The invention relates to a high-performance arbitrary partial key measuring method and system based on Sketch. The method comprises the following steps: extracting a full key and the size thereof from each data packet, and mapping the hash thereof to a bucket of each array in the sketch; updating each mapped bucket using a full key and determining an estimated size of the full key based on a random variance minimization technique; constructing a lookup table containing all full keys and the estimated sizes thereof based on the sketch in the data plane; and when the partial keys are inquired, aggregating the full key set corresponding to each partial key in the control plane to obtain the estimated sizes of the partial keys. The invention realizes high accuracy on any part of key measurement tasks, can realize high-speed operation in a smaller memory space, and has no obvious influence on the system performance by the number of the measured part of keys; by increasing the hardware parallelism and eliminating the loop dependence, the invention can be realized on both a software platform and a hardware platform and has excellent performance.

Description

Sketch-based high-performance arbitrary partial key measurement method and system
Technical Field
The invention relates to the field of any partial key measurement in network measurement, in particular to a method and a system for realizing high-precision measurement of any partial key on a software and hardware platform by using a probability data structure named CocoSketch (a Ruyi profile).
Background
Currently, network monitoring and measurement become the basis of various network management tasks, such as traffic engineering, load balancing, traffic scheduling, and anomaly detection. These tasks typically require timely, accurate estimation of network traffic indicators. In this regard, sketch-based algorithms are able to estimate these metrics with high accuracy in large networks using a small amount of resources. In general, different network measurement tasks need to obtain different statistical information based on different flow keys in the same network. For example, host-level traffic engineering requires SrcIP to be used as a flow key to track large flows, while traffic scheduling requires quintuple as a flow key. Furthermore, we need to keep track of all possible flow keys in detail, including quintuple, SrcIP, DstIP and any prefixes thereof, in order to locate the abnormal flow in the security detection and diagnostic tasks. However, existing sketch-based designs typically focus on estimating the statistics defined on a single stream key, while maintaining a sketch for each stream key is often not feasible due to resource limitations. Therefore, a sketch algorithm capable of supporting multi-key measurement is urgently needed to solve the query problem of any partial key.
To solve this problem, some attempts have been made to work. R-HHH (Randomized Hierarchical Heavy Hitters, see "Ran Ben-Basat, Gil Einziger, Roy Friedman, Marcelo Caggeniani Luzelli, and Erez Waisbard. constant time updates in Hierarchical heavyweight Hitters. in SIGCMM 2017.ACM, 2017.") is mainly used to find collections that share some IP streamlet prefixes, a special case of any partial key query. The method maintains a sketch for each stream key (IP prefix), and randomly selects a sketch for updating based on a sampling technology during insertion, thereby reducing sketch updating operation of each data packet.

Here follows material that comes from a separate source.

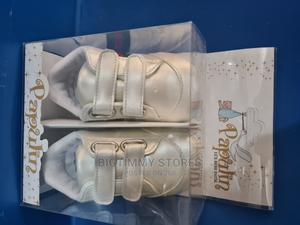 Babies Canvas   Children's Shoes for sale in Lagos State, Ifako-Ijaiye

However, this method only supports IP prefixes as partial keys and is not suitable for hardware platforms due to the excessive memory consumption. USS (unaided space, see "Daniel ting. data gestures for disaggregated subset sum and frequency item estimation. in SIGMOD 2018.ACM, 2018.) solves the problem of any partial key query based on the subset sum estimation theory, which considers that any particular partial key can be represented by a set of particular full keys. The USS applies variance minimization techniques to spacescaving to solve the subset sum estimation problem to enable querying of arbitrary partial keys. However, since each update of the USS needs to be based on all recorded stream information, it cannot achieve high resource efficiency and can only run on a software platform.
Disclosure of Invention
In order to overcome the defects of low precision, low processing speed, excessive resource occupation and poor platform compatibility of the conventional random part key query algorithm, the invention provides a high-performance random part key measurement system based on CocoSketch, and the system can realize a high-accuracy random part key measurement task at a high processing speed on a software and hardware platform with limited resources.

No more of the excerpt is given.